For once, it seems difficult for all but the most die-hard sceptics to fault the timeliness of this government’s overall response to these sudden developments in the global pandemic. Just as Nadhim Zahawi, the UK’s first minister for Covid-19 vaccine deployment, has been rightly praised for the efficiency of the roll-out of country’s original inoculation campaign, so the relatively new Secretary of State for Health, Sajid Javid, appears on this occasion at least to have pitched his policies pretty much right.

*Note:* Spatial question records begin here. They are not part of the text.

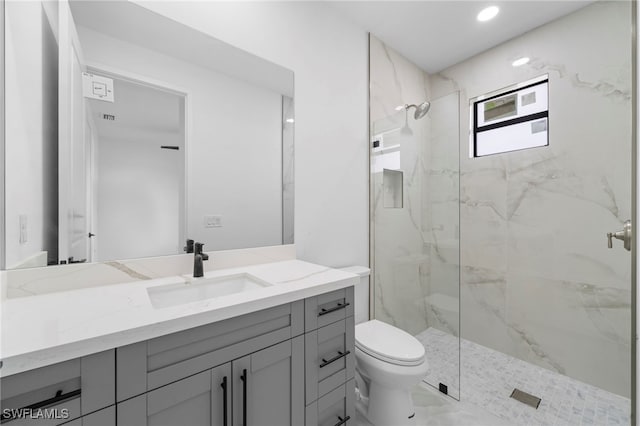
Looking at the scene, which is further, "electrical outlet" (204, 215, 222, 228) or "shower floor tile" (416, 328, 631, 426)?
"shower floor tile" (416, 328, 631, 426)

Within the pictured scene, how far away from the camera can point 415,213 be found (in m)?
2.26

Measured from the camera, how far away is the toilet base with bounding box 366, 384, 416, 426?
4.86 ft

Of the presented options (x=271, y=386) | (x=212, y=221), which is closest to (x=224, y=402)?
(x=271, y=386)

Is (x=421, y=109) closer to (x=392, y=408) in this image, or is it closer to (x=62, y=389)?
(x=392, y=408)

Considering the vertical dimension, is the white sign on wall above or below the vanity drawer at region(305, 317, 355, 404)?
above

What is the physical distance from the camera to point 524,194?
87.8 inches

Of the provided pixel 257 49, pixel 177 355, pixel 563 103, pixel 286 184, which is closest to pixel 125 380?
pixel 177 355

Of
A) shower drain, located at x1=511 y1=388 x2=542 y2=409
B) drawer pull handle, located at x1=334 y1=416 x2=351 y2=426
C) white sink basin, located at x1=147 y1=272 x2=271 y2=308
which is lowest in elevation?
shower drain, located at x1=511 y1=388 x2=542 y2=409

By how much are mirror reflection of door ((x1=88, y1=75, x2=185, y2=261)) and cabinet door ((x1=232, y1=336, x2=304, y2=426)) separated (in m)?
0.69

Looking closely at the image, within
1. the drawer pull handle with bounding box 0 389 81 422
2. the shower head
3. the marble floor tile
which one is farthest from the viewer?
the shower head

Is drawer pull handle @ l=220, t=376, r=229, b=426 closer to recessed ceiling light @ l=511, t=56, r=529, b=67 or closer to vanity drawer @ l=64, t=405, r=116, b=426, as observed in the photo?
vanity drawer @ l=64, t=405, r=116, b=426

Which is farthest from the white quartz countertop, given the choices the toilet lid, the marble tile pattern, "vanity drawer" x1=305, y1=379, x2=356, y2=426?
the marble tile pattern

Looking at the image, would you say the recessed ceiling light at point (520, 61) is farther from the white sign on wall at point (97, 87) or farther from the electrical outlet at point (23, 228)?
the electrical outlet at point (23, 228)

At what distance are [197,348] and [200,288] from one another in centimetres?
44
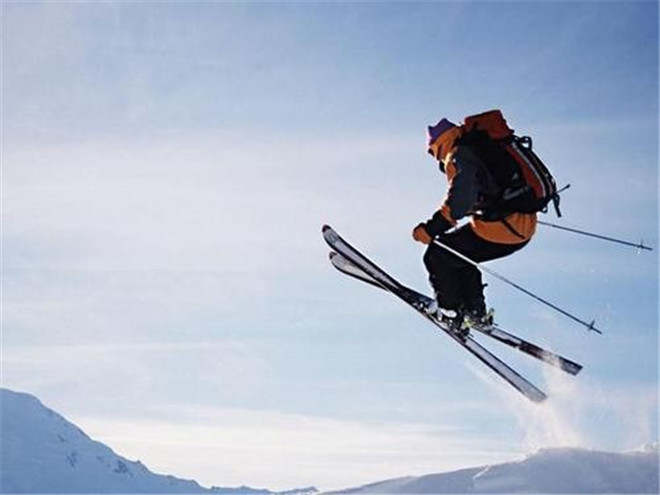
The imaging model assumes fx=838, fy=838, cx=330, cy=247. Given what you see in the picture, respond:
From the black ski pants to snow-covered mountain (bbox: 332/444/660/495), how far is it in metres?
9.98

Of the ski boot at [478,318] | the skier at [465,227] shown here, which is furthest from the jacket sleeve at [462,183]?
the ski boot at [478,318]

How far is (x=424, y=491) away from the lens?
1025 inches

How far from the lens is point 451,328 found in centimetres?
1155

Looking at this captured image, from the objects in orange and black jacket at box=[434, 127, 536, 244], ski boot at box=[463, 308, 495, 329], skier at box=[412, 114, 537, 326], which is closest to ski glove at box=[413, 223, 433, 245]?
skier at box=[412, 114, 537, 326]

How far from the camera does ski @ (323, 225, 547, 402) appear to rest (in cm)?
1206

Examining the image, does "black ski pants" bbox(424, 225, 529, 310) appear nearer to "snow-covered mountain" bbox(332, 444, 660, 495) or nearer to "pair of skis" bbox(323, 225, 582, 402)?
"pair of skis" bbox(323, 225, 582, 402)

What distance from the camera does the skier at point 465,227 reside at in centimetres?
974

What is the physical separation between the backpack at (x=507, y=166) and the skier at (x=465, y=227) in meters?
0.02

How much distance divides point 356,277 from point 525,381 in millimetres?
3060

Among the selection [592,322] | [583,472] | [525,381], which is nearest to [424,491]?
[583,472]

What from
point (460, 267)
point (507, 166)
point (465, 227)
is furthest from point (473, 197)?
point (460, 267)

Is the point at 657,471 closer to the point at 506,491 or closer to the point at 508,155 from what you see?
the point at 506,491

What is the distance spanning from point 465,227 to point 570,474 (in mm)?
12206

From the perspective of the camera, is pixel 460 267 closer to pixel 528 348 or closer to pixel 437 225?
pixel 437 225
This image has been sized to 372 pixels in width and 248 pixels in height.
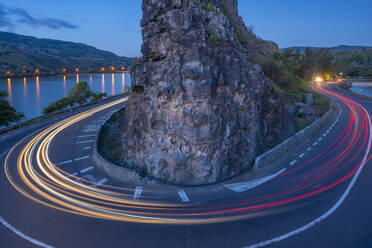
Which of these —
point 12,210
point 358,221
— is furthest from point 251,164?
point 12,210

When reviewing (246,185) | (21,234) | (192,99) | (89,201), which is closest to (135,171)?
(89,201)

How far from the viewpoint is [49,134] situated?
79.6 feet

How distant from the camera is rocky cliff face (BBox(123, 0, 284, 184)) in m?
13.7

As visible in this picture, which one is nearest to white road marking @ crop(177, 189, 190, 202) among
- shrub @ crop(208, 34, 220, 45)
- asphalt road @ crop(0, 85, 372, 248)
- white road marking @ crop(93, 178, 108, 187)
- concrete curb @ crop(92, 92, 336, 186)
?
asphalt road @ crop(0, 85, 372, 248)

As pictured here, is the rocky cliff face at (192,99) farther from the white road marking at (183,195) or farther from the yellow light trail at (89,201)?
the yellow light trail at (89,201)

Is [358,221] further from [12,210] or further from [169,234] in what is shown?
[12,210]

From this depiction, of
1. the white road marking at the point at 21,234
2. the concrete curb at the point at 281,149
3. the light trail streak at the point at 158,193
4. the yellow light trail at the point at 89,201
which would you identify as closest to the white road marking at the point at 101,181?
the light trail streak at the point at 158,193

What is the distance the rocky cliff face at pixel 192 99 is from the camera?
539 inches

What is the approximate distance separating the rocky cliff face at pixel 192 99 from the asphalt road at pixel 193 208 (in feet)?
6.84

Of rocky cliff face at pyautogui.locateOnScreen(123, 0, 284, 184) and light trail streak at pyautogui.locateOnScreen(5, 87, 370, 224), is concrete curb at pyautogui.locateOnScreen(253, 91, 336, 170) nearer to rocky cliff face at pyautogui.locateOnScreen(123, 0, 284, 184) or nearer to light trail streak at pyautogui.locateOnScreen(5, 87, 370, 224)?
rocky cliff face at pyautogui.locateOnScreen(123, 0, 284, 184)

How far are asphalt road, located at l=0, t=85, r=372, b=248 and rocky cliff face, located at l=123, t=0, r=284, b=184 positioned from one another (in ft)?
6.84

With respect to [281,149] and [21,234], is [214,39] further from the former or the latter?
[21,234]

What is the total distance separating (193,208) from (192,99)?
21.3 feet

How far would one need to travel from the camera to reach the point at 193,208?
33.1 feet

(The only other members of the government to have earned such kudos in recent months have been Chancellor Rishi Sunak and the Glasgow climate summit president Alok Sharma, who performed the role of good COP to Mr. Johnson’s bad COP. With these four able political operators as his only serious rivals, it may be that the main reason Boris Johnson had until recently maintained the grassroots support of his party is that he is white – though it has become increasingly obvious that he is by far the least competent member of his own administration. Nevertheless, a poll published earlier this month showed that their leader’s approval rating amongst the party faithful had plummeted to -17 points, while his inane new Foreign Secretary Liz Truss inexplicably led the field at +82 points, her only apparent assets being her aggressively outraged patriotism, her hearty Home Counties bonhomie, her reduced public profile and quite possibly the colour of her skin.)
While many may be understandably loath to blow the trumpet the successes of this administration (whether in relation to its handling of the Covid crisis or more generally in regard to the conduct of its affairs), one is forced to admit that a less urgent alternative to their current actions might have heralded further catastrophe, and that therefore, despite one’s scruples, we might let the longer perspective of history be their judge and concede that pragmatism may for the while be permitted to prevail over ideology.
The British government’s strategy in this situation might of course turn out to have been an overreaction. But an overreaction which at this stage and at this level has relatively minor negative impacts upon individuals and upon the economy is surely preferable to the previous responses of a government which have all too often turned out to be too little and too late, and which have as a result cost the nation so very many livelihoods and lives.
Sometimes, just sometimes, some things are more important than the internecine feuds of party politics; and this critical moment in the history of our species may well prove to be one of those times.